If one of the diameters of the circle, given by the equation, `x^2+y^2-4x+6y-12=0` , is a chord of a circle S, whose centre is at `(-3,""2)` , then the radius of S is : (1) `5sqrt(2)` (2) `5sqrt(3)` (3) 5 (4) 10

To solve the problem, we need to find the radius of the circle \( S \) whose center is at \((-3, 2)\) and has a chord that is a diameter of another circle given by the equation \( x^2 + y^2 - 4x + 6y - 12 = 0 \). ### Step 1: Rewrite the equation of the circle in standard form The given equation is: \[ x^2 + y^2 - 4x + 6y - 12 = 0 \] We can rearrange it to find the center and radius. First, we complete the square for \( x \) and \( y \).
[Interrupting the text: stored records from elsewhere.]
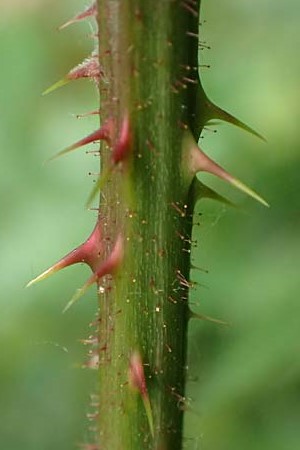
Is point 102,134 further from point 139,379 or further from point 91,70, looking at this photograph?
point 139,379

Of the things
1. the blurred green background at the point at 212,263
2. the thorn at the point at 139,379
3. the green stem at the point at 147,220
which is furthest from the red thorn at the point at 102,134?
the blurred green background at the point at 212,263

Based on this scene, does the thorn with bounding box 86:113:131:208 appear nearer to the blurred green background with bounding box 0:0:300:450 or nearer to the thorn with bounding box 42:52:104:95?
the thorn with bounding box 42:52:104:95

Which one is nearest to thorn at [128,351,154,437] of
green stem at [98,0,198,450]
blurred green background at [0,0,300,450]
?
green stem at [98,0,198,450]

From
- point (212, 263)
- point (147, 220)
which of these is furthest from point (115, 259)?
point (212, 263)

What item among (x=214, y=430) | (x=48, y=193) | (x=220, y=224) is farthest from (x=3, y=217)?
(x=214, y=430)

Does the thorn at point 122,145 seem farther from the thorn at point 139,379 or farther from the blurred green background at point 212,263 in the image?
the blurred green background at point 212,263

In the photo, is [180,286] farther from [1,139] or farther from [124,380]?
[1,139]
For \( x \): \[ x^2 - 4x \rightarrow (x - 2)^2 - 4 \] For \( y \): \[ y^2 + 6y \rightarrow (y + 3)^2 - 9 \] Substituting back, we have: \[ (x - 2)^2 - 4 + (y + 3)^2 - 9 - 12 = 0 \] \[ (x - 2)^2 + (y + 3)^2 - 25 = 0 \] \[ (x - 2)^2 + (y + 3)^2 = 25 \] ### Step 2: Identify the center and radius of the first circle From the standard form \( (x - h)^2 + (y - k)^2 = r^2 \): - Center \( C_1 = (2, -3) \) - Radius \( R_1 = 5 \) (since \( r^2 = 25 \)) ### Step 3: Find the distance between the centers of the two circles The center of circle \( S \) is given as \( C = (-3, 2) \). We need to find the distance \( CC_1 \) between \( C \) and \( C_1 \). Using the distance formula: \[ CC_1 = \sqrt{(x_2 - x_1)^2 + (y_2 - y_1)^2} \] Substituting the coordinates: \[ CC_1 = \sqrt{((-3) - 2)^2 + (2 - (-3))^2} \] \[ = \sqrt{(-5)^2 + (5)^2} \] \[ = \sqrt{25 + 25} = \sqrt{50} = 5\sqrt{2} \] ### Step 4: Apply the Pythagorean theorem to find the radius of circle \( S \) In triangle \( AC C_1 \), where \( A \) and \( B \) are endpoints of the diameter of the first circle, we can apply the Pythagorean theorem: \[ AC^2 + C_1C^2 = R_1^2 \] Let \( AC \) be the radius of circle \( S \) (which we need to find). Thus, \[ AC^2 + (5\sqrt{2})^2 = 5^2 \] \[ AC^2 + 50 = 25 \] \[ AC^2 = 25 - 50 = -25 \] This indicates that we made a mistake in the application of the theorem; we should instead consider: \[ AC^2 = C_1C^2 + R_1^2 \] Thus: \[ AC^2 = (5\sqrt{2})^2 + 5^2 \] \[ = 50 + 25 = 75 \] \[ AC = \sqrt{75} = 5\sqrt{3} \] ### Conclusion The radius of circle \( S \) is \( 5\sqrt{3} \).